### EXERCISE DETAILS
Please copy out all of the entries below word for word, leaving the pictures out.
>> START ROWS
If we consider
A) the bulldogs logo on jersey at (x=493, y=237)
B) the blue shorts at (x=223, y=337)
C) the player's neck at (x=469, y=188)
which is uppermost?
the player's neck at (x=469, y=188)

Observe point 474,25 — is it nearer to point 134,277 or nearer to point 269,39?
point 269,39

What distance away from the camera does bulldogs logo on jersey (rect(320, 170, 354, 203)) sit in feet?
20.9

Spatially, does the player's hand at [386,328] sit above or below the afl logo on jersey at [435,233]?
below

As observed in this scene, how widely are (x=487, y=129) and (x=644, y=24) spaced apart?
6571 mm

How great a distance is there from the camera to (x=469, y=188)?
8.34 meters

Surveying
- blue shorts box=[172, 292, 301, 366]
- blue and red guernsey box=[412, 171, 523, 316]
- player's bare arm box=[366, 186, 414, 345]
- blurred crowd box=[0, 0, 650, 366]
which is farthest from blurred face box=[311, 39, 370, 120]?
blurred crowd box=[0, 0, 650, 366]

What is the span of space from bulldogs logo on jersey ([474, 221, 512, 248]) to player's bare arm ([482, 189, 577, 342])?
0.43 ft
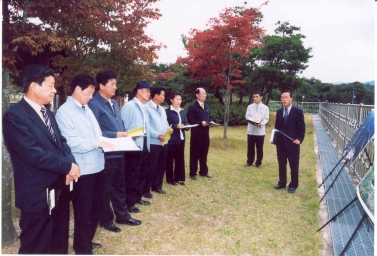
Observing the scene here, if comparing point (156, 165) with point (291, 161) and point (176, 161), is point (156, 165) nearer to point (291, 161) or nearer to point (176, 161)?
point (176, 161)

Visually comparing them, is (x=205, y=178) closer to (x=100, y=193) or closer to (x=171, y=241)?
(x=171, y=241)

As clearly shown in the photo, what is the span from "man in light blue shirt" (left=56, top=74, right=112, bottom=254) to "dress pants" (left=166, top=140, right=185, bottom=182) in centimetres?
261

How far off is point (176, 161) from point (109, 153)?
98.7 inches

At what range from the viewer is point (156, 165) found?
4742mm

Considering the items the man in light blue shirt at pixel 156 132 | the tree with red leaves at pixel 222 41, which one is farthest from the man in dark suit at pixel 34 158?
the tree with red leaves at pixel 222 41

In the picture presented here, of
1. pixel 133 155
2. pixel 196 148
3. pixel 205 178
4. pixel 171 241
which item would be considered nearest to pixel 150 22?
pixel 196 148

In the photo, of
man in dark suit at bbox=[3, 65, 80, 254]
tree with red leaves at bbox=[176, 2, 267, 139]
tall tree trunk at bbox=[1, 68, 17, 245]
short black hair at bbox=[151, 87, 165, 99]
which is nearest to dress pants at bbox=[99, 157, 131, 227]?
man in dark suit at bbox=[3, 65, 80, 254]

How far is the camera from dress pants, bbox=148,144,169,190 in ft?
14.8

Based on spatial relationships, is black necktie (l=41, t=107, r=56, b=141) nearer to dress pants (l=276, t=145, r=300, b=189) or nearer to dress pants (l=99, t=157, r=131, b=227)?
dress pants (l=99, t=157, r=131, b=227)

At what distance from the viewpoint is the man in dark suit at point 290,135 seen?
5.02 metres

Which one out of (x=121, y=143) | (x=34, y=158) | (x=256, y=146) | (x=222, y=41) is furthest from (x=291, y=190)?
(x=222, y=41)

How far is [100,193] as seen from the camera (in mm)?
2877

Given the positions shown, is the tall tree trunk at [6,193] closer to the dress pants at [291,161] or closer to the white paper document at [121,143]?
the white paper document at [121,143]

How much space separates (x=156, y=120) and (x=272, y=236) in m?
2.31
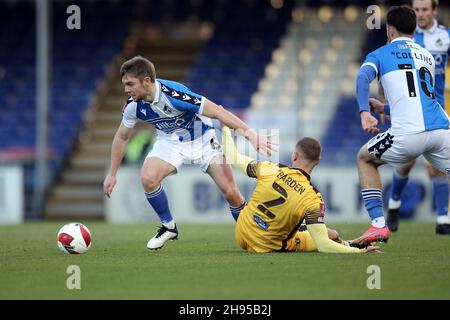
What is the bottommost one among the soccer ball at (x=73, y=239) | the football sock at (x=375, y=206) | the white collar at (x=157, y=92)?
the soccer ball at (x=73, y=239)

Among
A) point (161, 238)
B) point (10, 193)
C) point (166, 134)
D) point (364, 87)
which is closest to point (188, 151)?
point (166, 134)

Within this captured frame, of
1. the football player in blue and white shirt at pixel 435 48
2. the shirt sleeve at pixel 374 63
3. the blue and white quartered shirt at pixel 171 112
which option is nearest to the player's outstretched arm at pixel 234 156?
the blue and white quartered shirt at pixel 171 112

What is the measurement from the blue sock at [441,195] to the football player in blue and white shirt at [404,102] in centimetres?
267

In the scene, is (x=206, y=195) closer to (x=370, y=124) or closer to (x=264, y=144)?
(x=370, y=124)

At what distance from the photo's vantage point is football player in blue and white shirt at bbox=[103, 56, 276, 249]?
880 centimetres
>> END ROWS
### ANSWER TO THE EXERCISE
If we consider
A) the bulldogs logo on jersey at (x=493, y=237)
B) the blue shorts at (x=223, y=337)
C) the player's neck at (x=469, y=188)
which is uppermost?
the player's neck at (x=469, y=188)

Observe point 474,25 — is it nearer to point 134,277 or nearer to point 269,39?
point 269,39

What distance away from the camera does bulldogs logo on jersey (rect(320, 170, 354, 203)) sit in feet?
20.9

Spatially, does the player's hand at [386,328] sit above or below the afl logo on jersey at [435,233]?
below

As observed in this scene, how widely are (x=487, y=129) and (x=644, y=24) spaced apart?
6571 mm

How great a distance is there from the camera to (x=469, y=188)?
8.34 meters

Surveying
- blue shorts box=[172, 292, 301, 366]
- blue and red guernsey box=[412, 171, 523, 316]
- player's bare arm box=[366, 186, 414, 345]
- blurred crowd box=[0, 0, 650, 366]
which is farthest from blurred face box=[311, 39, 370, 120]?
blurred crowd box=[0, 0, 650, 366]

What is the span of space from bulldogs logo on jersey ([474, 221, 512, 248]) to player's bare arm ([482, 189, 577, 342])?
0.43 ft
Observing the scene here, if comparing point (156, 165) with point (291, 161) and point (176, 161), is point (156, 165) nearer to point (291, 161) or nearer to point (176, 161)?
point (176, 161)

Visually comparing them, is (x=205, y=178) closer to (x=100, y=193) or closer to (x=171, y=241)?
(x=171, y=241)

As clearly shown in the photo, what is the span from "man in light blue shirt" (left=56, top=74, right=112, bottom=254) to "dress pants" (left=166, top=140, right=185, bottom=182) in centimetres?
261

How far off is point (176, 161) from point (109, 153)?
98.7 inches

At what range from the viewer is point (156, 165) found?
4742mm

Considering the items the man in light blue shirt at pixel 156 132 | the tree with red leaves at pixel 222 41, which one is farthest from the man in dark suit at pixel 34 158?
the tree with red leaves at pixel 222 41

In the picture presented here, of
1. pixel 133 155
2. pixel 196 148
3. pixel 205 178
4. pixel 171 241
which item would be considered nearest to pixel 150 22?
pixel 196 148

In the photo, of
man in dark suit at bbox=[3, 65, 80, 254]
tree with red leaves at bbox=[176, 2, 267, 139]
tall tree trunk at bbox=[1, 68, 17, 245]
short black hair at bbox=[151, 87, 165, 99]
which is nearest to dress pants at bbox=[99, 157, 131, 227]?
man in dark suit at bbox=[3, 65, 80, 254]

How far is the camera from dress pants, bbox=148,144,169,190 in ft?
14.8

Based on spatial relationships, is black necktie (l=41, t=107, r=56, b=141) nearer to dress pants (l=276, t=145, r=300, b=189) or nearer to dress pants (l=99, t=157, r=131, b=227)?
dress pants (l=99, t=157, r=131, b=227)

At what distance from the viewpoint is the man in dark suit at point 290,135 seen?
5.02 metres

Which one out of (x=121, y=143) | (x=34, y=158) | (x=256, y=146) | (x=222, y=41) is furthest from (x=291, y=190)?
(x=222, y=41)

How far is [100,193] as seen from the camera (in mm)?
2877

Given the positions shown, is the tall tree trunk at [6,193] closer to the dress pants at [291,161] or closer to the white paper document at [121,143]?
the white paper document at [121,143]

How much space separates (x=156, y=120) and (x=272, y=236) in m?
2.31
What is the bottommost one among the soccer ball at (x=73, y=239) | the football sock at (x=375, y=206) | the white collar at (x=157, y=92)?
the soccer ball at (x=73, y=239)

Among
A) point (161, 238)
B) point (10, 193)
C) point (166, 134)
D) point (364, 87)
which is closest to point (188, 151)?
point (166, 134)

Within this captured frame, of
1. the football player in blue and white shirt at pixel 435 48
2. the shirt sleeve at pixel 374 63
3. the blue and white quartered shirt at pixel 171 112
which option is nearest to the player's outstretched arm at pixel 234 156?
the blue and white quartered shirt at pixel 171 112

What is the measurement from the blue sock at [441,195] to the football player in blue and white shirt at [404,102] in centimetres?
267

In the scene, is (x=206, y=195) closer to (x=370, y=124) or closer to (x=264, y=144)?
(x=370, y=124)

At what distance from the photo's vantage point is football player in blue and white shirt at bbox=[103, 56, 276, 249]?
880 centimetres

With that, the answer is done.